Today's report from the Solar Foundation attributed this year's U.S. solar job growth to falling component prices, pro-solar state legislation and federal consumer tax incentives, like the solar investment tax credit, which boosted solar installations in the United States.

The Solar Foundation report, which was released on the same day as the Labor Department's October jobs report, also revised the group's 2011 employment estimates up from 100,237 to 105,145.

Solar Foundation officials noted the growth in the solar sector compared with a 2.3 percent overall economic growth rate in the United States over the same time period.

The latest solar job numbers were hailed by the main trade group for the solar industry, the Solar Energy Industries Association.

"The solar energy industry is creating jobs in America when we need them most," said Rhone Resch, president and CEO of SEIA.

Earlier this fall, SEIA released a market research report that estimated 3,200 megawatts of photovoltaic projects will be installed in the United States by the end of the year, which would represent a 71 percent increase compared with 2011 (Greenwire, Sept. 10).

From 2010 to 2011, the industry more than doubled the number of photovoltaic panels on homes, businesses and utility-scale arrays.

But SEIA has also warned of slower growth down the road.

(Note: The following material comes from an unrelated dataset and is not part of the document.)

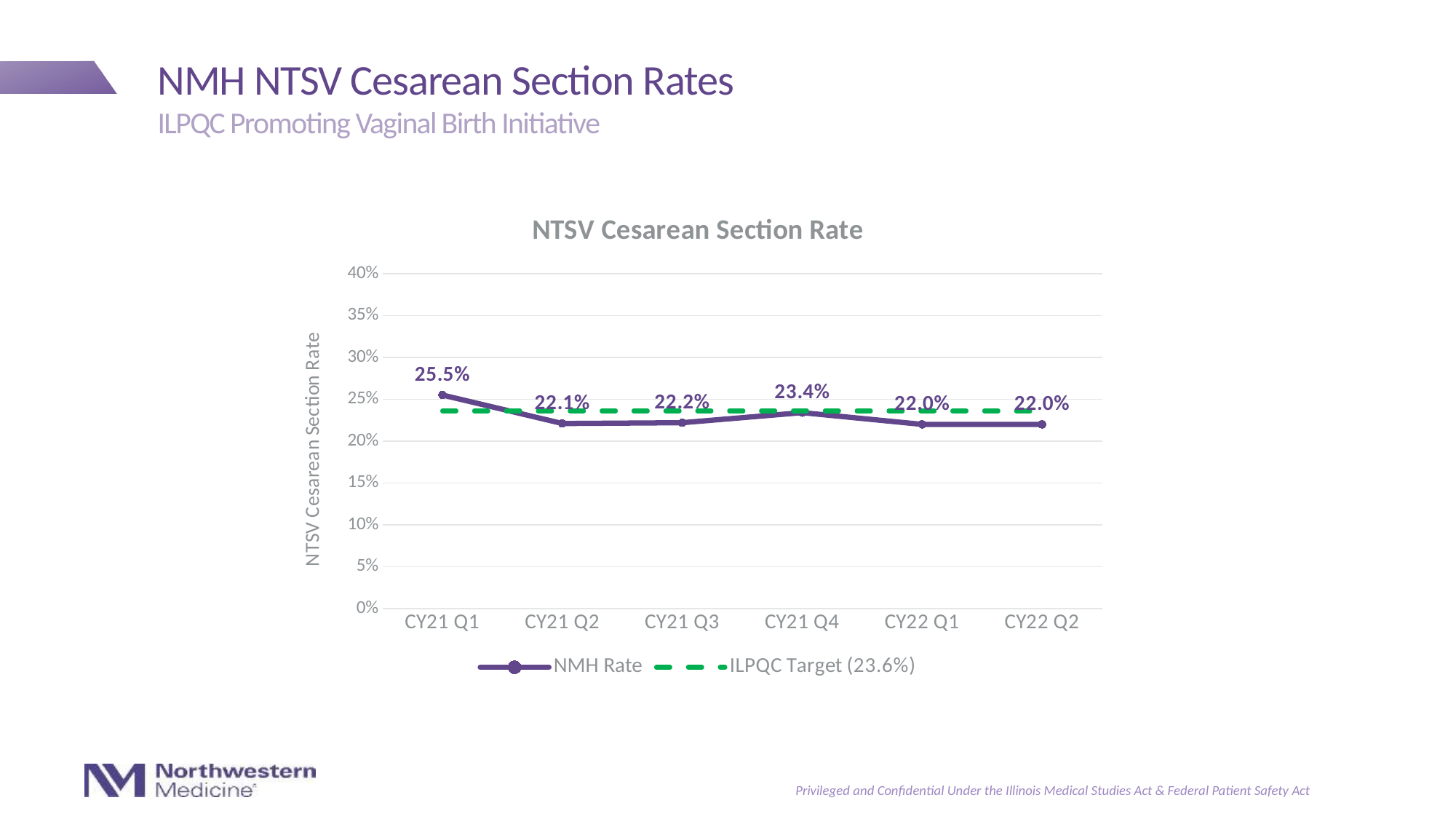
What is the title of the chart? NTSV Cesarean Section Rate What is the NMH Rate for CY21 Q1? 25.5% How many series does the legend list? 2 Which quarter has the highest NMH Rate? CY21 Q1 What is the difference between the NMH Rate in CY21 Q1 and CY21 Q2? 3.4% How many quarters are plotted on the x axis? 6 Is the NMH Rate for CY21 Q1 greater or less than 25%? greater What kind of chart is shown? line chart What is the NMH Rate for CY21 Q4? 23.4% Which is larger, the NMH Rate in CY21 Q4 or in CY21 Q3? CY21 Q4 What is the ILPQC Target value shown in the legend? 23.6% What is the NMH Rate for CY22 Q2? 22.0%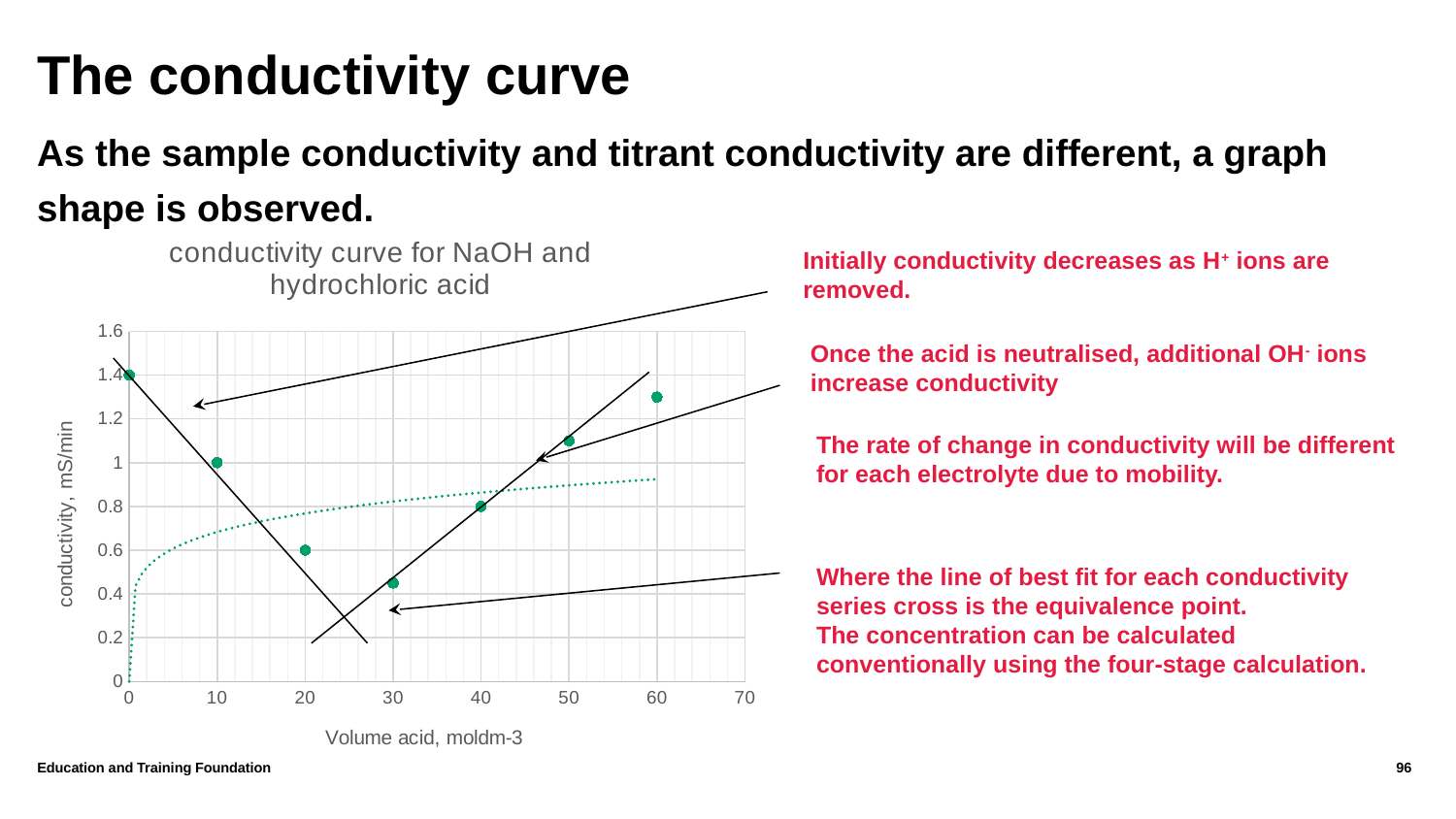
What is the title of the chart? conductivity curve for NaOH and hydrochloric acid How many data points are plotted on the chart? 7 What is the conductivity value at a volume of acid of 20? 0.6 What is the conductivity value at a volume of acid of 0? 1.4 Which has the higher conductivity: the point at volume 10 or the point at volume 50? volume 50 What kind of chart is shown on the slide? scatter chart At which volume of acid is the plotted conductivity highest? 0 What is the label of the y axis of the chart? conductivity, mS/min What is the conductivity value at a volume of acid of 10? 1 What is the conductivity value at a volume of acid of 40? 0.8 Is the conductivity value at a volume of acid of 60 greater or less than 1.2? greater At which volume of acid is the plotted conductivity lowest? 30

In its September report, SEIA attributed some drop-off in installations this year to the expiration of a key Treasury Department grant-in-lieu-of-tax-credit program that was not renewed at the end of last year despite a furious lobbying effort by the industry. SEIA has said a further slowdown could take place in 2017 if the investment tax credit is allowed to expire.

The ITC, which covers 30 percent of eligible project costs, is in place through 2016 under current law.

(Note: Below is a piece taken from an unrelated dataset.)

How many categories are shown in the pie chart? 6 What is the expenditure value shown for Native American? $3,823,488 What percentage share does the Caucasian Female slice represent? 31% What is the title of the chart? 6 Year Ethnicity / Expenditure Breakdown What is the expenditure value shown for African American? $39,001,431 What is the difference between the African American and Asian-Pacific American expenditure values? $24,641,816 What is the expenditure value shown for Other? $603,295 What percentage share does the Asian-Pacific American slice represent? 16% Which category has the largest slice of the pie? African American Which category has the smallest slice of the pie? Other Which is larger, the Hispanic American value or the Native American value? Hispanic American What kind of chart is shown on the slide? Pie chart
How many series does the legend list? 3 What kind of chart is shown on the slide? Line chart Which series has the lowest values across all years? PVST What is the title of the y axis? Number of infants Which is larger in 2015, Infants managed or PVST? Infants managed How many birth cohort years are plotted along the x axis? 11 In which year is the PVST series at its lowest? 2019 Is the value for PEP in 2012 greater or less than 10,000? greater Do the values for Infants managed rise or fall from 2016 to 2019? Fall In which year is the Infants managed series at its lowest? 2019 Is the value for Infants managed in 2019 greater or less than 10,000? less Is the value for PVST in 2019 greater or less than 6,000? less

"The rapid growth of jobs in the solar industry clearly demonstrates that smart policies, including the federal investment tax credit, are putting Americans back to work," Resch said today. "This is what happens when government provides a stable policy environment -- the private industry does what it does best -- creates new jobs for Americans."

But other uncertainties also continue to hang over the U.S. solar sector. During the past year, a scandal surrounding solar panel maker Solyndra LLC has dominated political discussions about solar, and government investment in the green energy sector has at times been vilified on the presidential campaign trail. Meanwhile, the industry continues to sort its way through an escalating trade war with China over cheap solar imports.

And while the solar industry has seen overall job growth, SEIA can't claim to have contributed to those increases. The trade association has cut nearly a dozen jobs since February (Greenwire, Sept. 28).

When asked about the staff reductions at SEIA, an association spokeswoman said in September that they reflected "the current business cycle responding to some of the same competitive forces that the industry is seeing."